Today I had my second meeting with the nice folks from Packetmobile, the first being about three weeks ago, when the company was still in quasi-stealth mode. Now the wraps are off, and I have been given a handset which I am looking forward to playing around with.

As a bit of background, I can't help thinking back to the OFCOM meeting last week, where Arun Sarin was asked about the threat from mobile VoIP, and responded by saying that the cellular world is going to flat rate pricing, which limits the appeal of VoIP - end of story. That sort of thinking is rooted in the "VoIP as price arbitrage" mindset, and frankly I think a lot of people have moved on from that now. Packetmobile seems to be another validation of this shift.

The proposition here includes VoIP, of course, but I think the value to the end user is really built around group context and presence. There is some very clever stuff going on here around user location, motion and velocity, handset status, network connection, and signal strength - all of which remove a lot of the frustrating lack of transparency inherent in mobile services currently.
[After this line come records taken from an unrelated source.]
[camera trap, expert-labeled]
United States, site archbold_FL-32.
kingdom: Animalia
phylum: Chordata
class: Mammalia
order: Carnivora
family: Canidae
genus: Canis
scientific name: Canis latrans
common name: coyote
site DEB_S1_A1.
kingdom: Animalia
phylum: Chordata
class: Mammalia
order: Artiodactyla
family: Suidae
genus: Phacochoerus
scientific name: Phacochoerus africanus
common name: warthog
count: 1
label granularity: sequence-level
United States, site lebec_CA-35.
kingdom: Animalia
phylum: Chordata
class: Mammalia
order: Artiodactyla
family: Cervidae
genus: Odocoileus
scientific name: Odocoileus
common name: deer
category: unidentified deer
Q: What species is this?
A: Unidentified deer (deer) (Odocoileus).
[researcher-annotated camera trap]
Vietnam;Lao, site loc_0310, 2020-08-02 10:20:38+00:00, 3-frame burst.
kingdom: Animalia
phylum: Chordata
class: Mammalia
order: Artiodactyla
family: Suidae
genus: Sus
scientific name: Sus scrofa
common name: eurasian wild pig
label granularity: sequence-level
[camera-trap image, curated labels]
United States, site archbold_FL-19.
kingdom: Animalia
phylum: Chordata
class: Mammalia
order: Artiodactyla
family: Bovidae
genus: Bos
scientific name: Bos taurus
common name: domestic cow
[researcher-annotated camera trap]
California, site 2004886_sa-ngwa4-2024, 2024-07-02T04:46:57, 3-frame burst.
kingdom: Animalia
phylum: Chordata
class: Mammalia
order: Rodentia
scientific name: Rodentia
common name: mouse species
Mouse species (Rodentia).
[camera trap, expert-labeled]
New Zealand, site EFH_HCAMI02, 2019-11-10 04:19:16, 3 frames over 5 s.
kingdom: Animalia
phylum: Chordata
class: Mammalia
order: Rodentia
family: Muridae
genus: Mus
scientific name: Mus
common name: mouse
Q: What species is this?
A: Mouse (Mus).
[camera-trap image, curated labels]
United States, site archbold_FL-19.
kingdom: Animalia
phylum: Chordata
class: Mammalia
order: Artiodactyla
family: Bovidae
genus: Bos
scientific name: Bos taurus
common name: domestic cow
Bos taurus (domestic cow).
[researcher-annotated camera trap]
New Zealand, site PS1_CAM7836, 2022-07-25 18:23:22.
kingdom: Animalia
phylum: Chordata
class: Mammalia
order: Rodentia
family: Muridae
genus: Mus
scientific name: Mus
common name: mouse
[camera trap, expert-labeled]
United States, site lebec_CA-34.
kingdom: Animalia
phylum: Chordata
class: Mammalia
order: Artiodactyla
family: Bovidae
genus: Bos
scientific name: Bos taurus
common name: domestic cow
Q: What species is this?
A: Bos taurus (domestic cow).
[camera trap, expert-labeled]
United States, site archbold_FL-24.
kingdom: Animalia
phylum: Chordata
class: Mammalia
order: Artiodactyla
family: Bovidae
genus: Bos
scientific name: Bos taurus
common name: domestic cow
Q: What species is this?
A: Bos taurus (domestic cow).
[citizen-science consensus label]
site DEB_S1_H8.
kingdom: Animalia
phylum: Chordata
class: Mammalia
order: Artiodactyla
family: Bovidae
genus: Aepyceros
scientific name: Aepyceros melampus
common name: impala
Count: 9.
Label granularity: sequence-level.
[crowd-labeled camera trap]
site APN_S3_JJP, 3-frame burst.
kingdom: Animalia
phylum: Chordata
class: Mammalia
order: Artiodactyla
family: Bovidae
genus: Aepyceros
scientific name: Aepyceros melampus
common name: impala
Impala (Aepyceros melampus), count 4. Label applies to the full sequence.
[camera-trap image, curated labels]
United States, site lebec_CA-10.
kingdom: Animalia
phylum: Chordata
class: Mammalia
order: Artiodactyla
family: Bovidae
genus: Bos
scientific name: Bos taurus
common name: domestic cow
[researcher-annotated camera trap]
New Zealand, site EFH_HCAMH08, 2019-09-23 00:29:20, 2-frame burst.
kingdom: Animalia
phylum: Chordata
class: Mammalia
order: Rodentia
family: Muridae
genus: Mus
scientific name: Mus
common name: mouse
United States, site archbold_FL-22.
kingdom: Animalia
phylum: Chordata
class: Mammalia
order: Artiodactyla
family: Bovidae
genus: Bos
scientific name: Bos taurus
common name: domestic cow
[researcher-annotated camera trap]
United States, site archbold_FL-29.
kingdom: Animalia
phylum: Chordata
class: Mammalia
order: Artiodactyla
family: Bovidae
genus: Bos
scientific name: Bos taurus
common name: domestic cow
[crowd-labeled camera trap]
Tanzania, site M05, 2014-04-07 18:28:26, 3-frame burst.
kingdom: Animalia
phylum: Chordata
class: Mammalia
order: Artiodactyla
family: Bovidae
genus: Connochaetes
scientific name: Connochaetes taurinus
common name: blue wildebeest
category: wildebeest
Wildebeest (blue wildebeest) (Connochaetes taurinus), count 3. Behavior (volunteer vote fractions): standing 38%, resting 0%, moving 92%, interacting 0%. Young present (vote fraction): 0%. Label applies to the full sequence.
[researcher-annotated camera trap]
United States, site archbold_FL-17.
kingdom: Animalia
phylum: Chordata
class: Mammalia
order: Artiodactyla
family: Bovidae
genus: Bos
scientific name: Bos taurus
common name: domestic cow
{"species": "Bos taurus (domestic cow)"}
From the operator's perspective, these same features also open up a lot of possibilities for revenue streams which have very little to do with voice itself. The client has the added advantage of being very small and bearer-agnostic, and that goes down as far as GPRS - so let's not sneeze at the voice angle either. There is also an intriguing social stealth marketing potential here, wherein a user on a Packetmobile-powered service can invite an off-net user to download a Java midlet, so they can share presence information and IM, the operator opportunity being, "Like what you see? Churn to us and enjoy the full service." What I expect operators might like most is that Packetmobile has positioned itself as an enabler/managed services partner, with no aspirations of creating a presence in the consumer space - i.e., the spec and branding are controlled by the carrier.

It's going to be very interesting to see what sort of interest this combination of elements generates from carriers desperately in need of differentiation, particularly in the wake of 3's wake-up call to the mobile world.